[EXERCISE]: Scan the entries below for the string "labeled" and copy every line where it turns up.

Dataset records

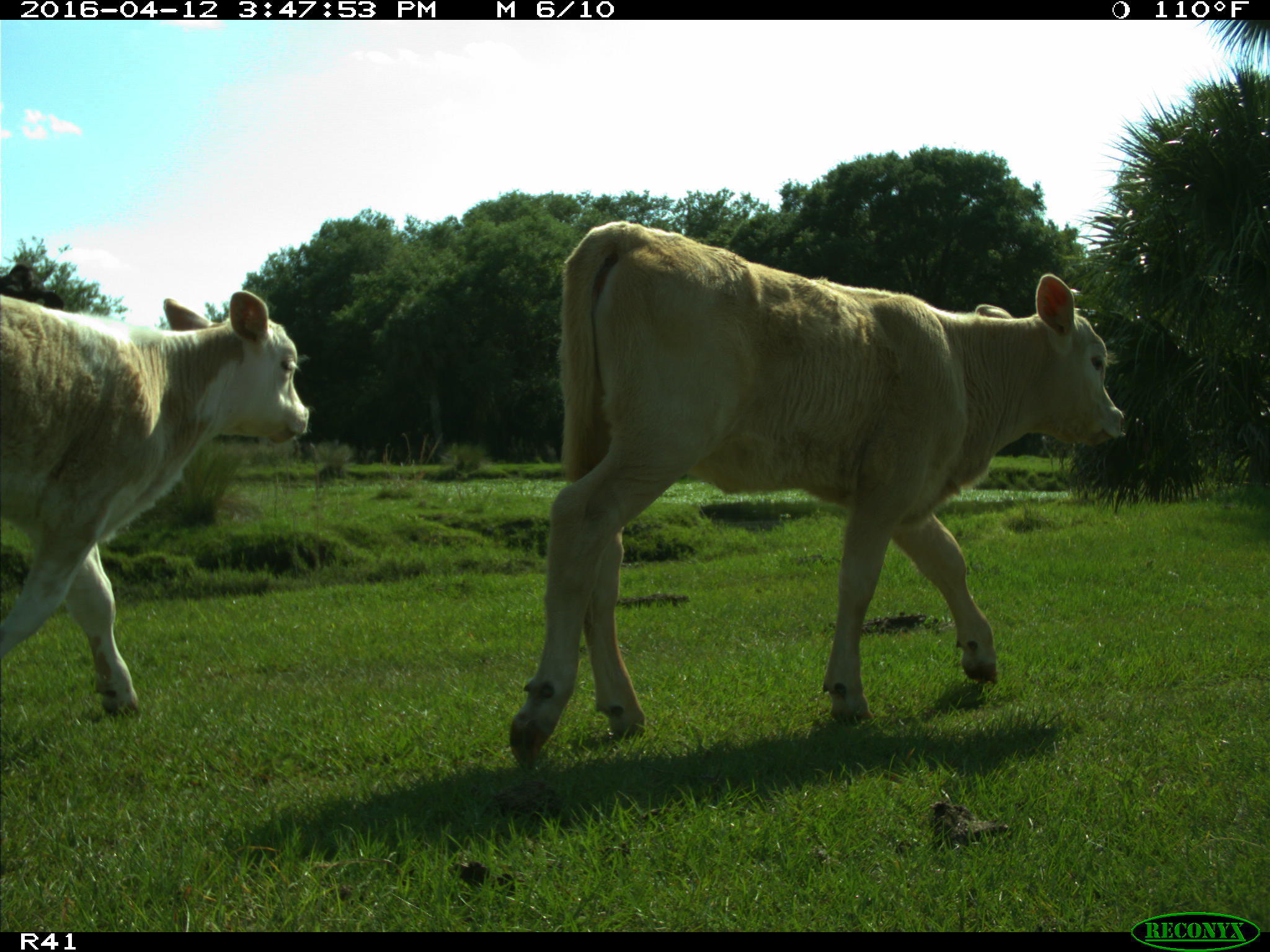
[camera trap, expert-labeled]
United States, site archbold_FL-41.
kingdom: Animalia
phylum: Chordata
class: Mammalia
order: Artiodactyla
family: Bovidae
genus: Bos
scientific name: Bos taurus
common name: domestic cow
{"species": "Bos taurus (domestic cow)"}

* * *

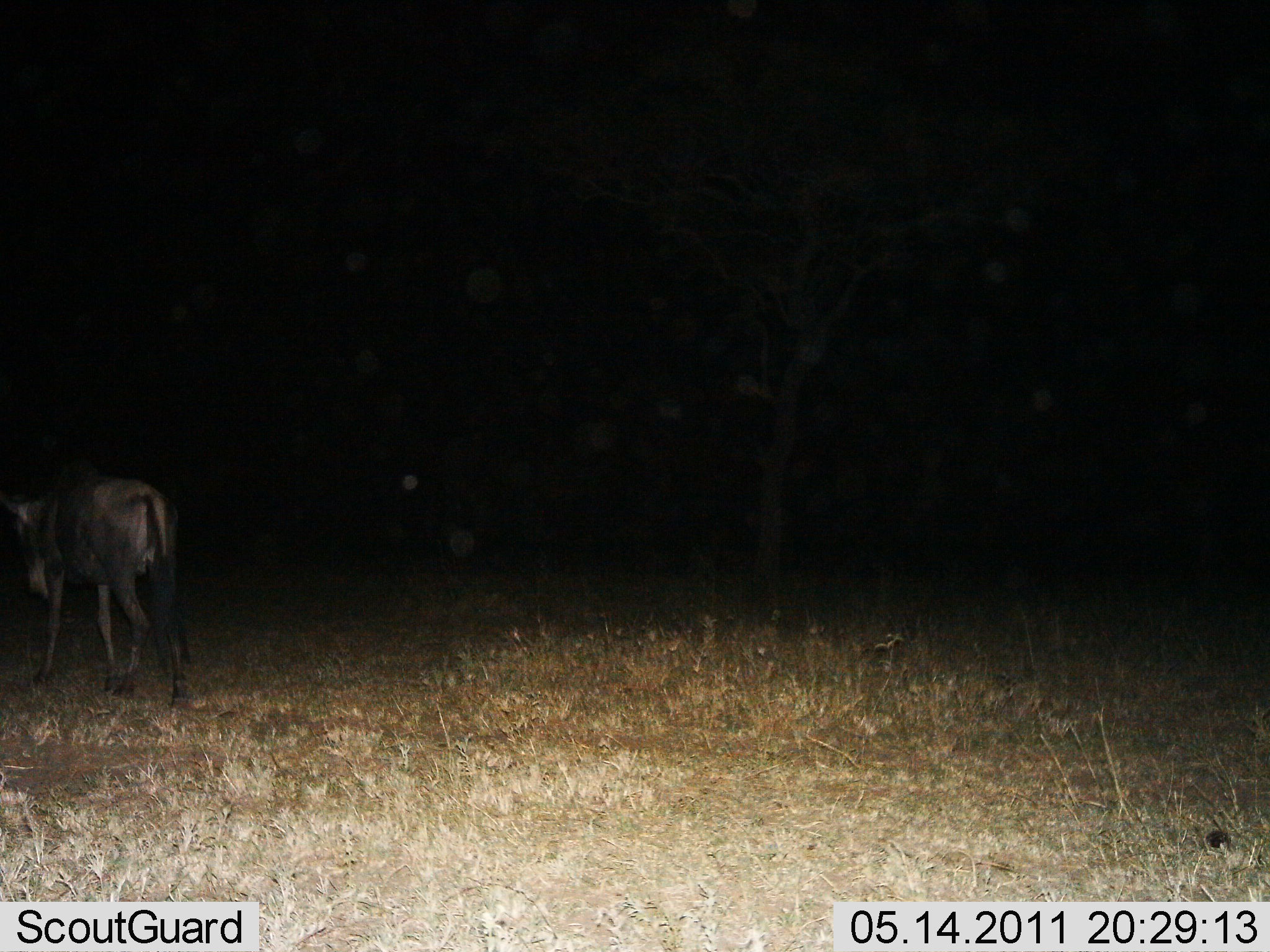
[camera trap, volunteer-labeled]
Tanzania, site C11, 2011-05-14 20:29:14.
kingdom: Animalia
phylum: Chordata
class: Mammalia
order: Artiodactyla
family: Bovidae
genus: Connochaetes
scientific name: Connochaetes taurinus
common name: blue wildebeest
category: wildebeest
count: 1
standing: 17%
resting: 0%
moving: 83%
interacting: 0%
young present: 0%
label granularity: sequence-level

[RESULT BELOW]:
[camera trap, expert-labeled]
[camera trap, volunteer-labeled]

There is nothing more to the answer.